___ Input data ___

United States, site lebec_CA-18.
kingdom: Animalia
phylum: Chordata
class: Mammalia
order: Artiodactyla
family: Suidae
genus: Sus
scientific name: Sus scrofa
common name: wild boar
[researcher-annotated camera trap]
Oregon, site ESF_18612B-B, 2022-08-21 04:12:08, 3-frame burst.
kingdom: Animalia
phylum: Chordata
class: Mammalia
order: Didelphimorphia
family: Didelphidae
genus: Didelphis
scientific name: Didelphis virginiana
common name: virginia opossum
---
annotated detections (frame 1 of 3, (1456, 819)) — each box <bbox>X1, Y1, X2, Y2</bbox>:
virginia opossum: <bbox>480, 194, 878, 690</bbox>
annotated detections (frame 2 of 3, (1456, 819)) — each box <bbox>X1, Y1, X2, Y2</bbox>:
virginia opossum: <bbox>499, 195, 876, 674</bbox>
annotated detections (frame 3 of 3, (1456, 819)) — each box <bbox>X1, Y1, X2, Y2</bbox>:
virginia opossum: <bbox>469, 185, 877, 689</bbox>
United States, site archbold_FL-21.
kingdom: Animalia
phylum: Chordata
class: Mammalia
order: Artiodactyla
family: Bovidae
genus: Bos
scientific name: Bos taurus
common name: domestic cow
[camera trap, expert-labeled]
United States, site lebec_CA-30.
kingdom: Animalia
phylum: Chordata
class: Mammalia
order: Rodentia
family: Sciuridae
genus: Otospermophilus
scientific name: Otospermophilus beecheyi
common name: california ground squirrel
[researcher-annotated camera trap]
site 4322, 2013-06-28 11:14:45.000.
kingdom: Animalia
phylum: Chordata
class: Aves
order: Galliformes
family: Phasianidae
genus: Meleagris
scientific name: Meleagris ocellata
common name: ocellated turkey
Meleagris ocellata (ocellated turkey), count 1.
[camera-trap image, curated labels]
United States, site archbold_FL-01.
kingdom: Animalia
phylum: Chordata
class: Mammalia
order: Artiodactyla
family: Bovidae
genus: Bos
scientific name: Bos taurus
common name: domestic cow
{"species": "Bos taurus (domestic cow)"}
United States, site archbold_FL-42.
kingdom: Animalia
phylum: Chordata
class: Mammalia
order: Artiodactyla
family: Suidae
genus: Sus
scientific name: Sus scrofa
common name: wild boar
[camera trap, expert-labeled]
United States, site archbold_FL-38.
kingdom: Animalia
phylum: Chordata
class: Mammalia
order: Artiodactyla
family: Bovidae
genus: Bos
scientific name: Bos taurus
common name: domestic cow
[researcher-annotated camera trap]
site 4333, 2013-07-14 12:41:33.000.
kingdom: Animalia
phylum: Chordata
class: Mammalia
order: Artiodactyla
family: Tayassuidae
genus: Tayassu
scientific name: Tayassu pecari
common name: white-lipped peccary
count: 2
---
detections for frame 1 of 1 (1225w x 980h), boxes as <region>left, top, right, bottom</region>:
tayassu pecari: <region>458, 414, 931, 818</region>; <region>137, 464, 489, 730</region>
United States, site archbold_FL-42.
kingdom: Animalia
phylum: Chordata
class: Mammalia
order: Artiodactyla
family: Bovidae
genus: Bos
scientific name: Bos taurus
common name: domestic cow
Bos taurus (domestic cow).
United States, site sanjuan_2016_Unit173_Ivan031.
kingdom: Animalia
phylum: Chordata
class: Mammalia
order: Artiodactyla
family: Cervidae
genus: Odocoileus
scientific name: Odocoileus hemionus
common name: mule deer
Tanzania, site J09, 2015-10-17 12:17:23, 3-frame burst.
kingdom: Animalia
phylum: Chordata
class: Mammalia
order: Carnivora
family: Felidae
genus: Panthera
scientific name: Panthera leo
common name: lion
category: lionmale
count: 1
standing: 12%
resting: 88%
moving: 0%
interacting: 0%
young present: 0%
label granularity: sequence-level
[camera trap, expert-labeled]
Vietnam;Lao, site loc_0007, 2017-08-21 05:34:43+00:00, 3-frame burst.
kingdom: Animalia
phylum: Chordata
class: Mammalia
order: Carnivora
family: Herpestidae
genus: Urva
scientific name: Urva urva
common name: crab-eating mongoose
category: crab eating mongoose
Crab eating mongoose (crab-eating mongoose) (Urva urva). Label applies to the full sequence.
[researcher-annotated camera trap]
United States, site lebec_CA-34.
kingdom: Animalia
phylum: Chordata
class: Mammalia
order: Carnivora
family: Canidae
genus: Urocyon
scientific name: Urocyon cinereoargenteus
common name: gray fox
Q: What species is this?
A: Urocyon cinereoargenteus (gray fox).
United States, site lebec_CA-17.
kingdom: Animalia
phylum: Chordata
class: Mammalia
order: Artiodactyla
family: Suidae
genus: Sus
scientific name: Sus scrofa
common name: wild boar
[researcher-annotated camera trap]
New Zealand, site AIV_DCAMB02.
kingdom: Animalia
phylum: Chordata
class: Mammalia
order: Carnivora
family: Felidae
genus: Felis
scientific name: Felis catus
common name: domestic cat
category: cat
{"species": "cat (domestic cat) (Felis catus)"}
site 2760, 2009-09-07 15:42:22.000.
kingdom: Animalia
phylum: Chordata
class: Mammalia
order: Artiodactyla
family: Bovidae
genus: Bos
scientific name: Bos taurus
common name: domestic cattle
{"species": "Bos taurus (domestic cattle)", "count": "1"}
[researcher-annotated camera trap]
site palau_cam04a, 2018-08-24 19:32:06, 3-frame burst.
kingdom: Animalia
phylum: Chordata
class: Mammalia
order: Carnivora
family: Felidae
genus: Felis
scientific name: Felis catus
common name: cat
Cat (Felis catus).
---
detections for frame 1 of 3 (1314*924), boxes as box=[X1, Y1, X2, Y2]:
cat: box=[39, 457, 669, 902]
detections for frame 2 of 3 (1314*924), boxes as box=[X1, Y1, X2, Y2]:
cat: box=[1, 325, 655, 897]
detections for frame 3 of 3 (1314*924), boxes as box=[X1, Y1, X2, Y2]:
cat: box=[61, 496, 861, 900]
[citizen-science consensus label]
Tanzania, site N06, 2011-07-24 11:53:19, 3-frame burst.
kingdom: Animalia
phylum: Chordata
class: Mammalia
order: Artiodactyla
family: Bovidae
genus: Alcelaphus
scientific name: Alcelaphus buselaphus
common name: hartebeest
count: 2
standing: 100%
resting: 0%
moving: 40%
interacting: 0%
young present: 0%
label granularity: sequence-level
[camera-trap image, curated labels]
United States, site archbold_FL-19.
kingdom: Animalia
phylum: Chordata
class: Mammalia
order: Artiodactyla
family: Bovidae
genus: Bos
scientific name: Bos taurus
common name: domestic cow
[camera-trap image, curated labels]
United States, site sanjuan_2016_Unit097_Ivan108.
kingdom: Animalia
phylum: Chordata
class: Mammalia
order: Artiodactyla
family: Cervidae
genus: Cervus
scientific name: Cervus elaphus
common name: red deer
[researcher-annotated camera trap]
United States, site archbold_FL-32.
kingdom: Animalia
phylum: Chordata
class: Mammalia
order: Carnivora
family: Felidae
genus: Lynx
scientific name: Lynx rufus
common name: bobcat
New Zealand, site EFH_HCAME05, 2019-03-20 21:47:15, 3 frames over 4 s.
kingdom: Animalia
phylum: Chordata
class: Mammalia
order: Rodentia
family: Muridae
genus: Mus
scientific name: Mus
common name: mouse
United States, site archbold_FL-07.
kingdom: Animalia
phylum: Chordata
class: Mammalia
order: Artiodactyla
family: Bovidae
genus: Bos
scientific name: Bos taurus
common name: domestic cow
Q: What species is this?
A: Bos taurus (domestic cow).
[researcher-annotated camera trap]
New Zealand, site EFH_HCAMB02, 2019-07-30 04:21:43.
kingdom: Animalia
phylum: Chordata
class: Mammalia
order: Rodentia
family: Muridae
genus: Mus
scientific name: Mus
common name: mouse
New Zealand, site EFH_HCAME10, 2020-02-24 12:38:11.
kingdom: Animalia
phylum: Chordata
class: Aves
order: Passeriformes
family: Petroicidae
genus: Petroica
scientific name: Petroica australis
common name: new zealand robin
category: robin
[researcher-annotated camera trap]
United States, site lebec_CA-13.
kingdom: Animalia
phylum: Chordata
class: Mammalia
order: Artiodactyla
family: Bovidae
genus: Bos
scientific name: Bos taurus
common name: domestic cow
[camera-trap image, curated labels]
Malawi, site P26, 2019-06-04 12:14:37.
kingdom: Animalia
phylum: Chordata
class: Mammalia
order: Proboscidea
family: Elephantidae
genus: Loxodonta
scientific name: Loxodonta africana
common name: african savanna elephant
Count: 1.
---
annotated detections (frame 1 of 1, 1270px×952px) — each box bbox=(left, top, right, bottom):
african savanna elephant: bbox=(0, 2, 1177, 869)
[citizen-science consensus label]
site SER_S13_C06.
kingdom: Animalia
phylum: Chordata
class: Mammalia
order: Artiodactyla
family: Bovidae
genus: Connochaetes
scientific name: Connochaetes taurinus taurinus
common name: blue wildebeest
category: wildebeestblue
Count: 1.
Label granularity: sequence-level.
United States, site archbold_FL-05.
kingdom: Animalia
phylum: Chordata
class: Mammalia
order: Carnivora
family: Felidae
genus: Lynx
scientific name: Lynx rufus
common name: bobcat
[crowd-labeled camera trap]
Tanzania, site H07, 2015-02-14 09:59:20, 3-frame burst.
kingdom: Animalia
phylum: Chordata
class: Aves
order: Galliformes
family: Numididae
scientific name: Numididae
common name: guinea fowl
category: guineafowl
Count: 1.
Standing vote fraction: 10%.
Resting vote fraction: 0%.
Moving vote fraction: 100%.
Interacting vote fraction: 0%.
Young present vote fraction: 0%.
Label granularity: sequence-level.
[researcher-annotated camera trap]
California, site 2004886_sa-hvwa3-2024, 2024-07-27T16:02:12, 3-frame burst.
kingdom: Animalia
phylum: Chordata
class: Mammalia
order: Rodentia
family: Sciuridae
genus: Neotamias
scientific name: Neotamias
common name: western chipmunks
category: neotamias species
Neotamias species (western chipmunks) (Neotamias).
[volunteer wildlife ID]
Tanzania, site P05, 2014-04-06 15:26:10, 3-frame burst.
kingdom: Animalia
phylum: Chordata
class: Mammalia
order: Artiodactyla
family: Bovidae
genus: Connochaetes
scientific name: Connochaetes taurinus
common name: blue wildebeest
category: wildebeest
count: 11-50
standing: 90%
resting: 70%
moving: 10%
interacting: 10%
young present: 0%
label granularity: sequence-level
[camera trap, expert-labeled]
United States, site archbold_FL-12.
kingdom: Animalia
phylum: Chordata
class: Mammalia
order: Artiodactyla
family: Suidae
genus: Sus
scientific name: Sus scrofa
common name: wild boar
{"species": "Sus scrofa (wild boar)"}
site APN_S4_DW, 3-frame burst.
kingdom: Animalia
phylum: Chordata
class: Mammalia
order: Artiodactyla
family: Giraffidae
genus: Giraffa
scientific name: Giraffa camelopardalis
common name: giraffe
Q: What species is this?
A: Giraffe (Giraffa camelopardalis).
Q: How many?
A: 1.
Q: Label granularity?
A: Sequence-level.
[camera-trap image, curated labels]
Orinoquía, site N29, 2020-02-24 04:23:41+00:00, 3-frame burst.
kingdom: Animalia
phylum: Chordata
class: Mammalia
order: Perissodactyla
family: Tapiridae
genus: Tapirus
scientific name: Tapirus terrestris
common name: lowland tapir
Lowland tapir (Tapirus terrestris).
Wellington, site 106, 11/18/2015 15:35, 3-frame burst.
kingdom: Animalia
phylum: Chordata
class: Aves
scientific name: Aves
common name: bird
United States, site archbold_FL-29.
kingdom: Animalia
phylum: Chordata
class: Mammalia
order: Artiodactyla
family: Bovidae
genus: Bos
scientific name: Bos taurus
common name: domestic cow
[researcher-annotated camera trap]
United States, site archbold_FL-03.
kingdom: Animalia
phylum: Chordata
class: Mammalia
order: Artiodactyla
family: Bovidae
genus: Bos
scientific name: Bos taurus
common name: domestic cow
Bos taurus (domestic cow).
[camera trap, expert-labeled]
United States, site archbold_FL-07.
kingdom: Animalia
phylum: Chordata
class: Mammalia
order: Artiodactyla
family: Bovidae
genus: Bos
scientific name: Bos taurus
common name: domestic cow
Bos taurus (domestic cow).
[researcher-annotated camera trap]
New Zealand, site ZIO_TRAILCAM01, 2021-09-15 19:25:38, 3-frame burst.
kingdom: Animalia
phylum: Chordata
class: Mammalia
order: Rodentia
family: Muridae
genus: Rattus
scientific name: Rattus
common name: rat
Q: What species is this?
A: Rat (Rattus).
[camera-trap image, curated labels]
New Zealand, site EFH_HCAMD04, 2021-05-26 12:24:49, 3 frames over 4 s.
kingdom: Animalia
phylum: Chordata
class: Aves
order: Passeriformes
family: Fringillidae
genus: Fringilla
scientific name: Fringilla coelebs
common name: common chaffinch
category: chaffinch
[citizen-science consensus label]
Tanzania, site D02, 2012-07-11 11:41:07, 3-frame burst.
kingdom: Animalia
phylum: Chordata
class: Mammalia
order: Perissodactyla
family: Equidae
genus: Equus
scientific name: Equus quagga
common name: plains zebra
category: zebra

___

* Work instructions: Go over the entries above and say how many lines hold the string "fraction", with no other text.

* Exercise answer: 5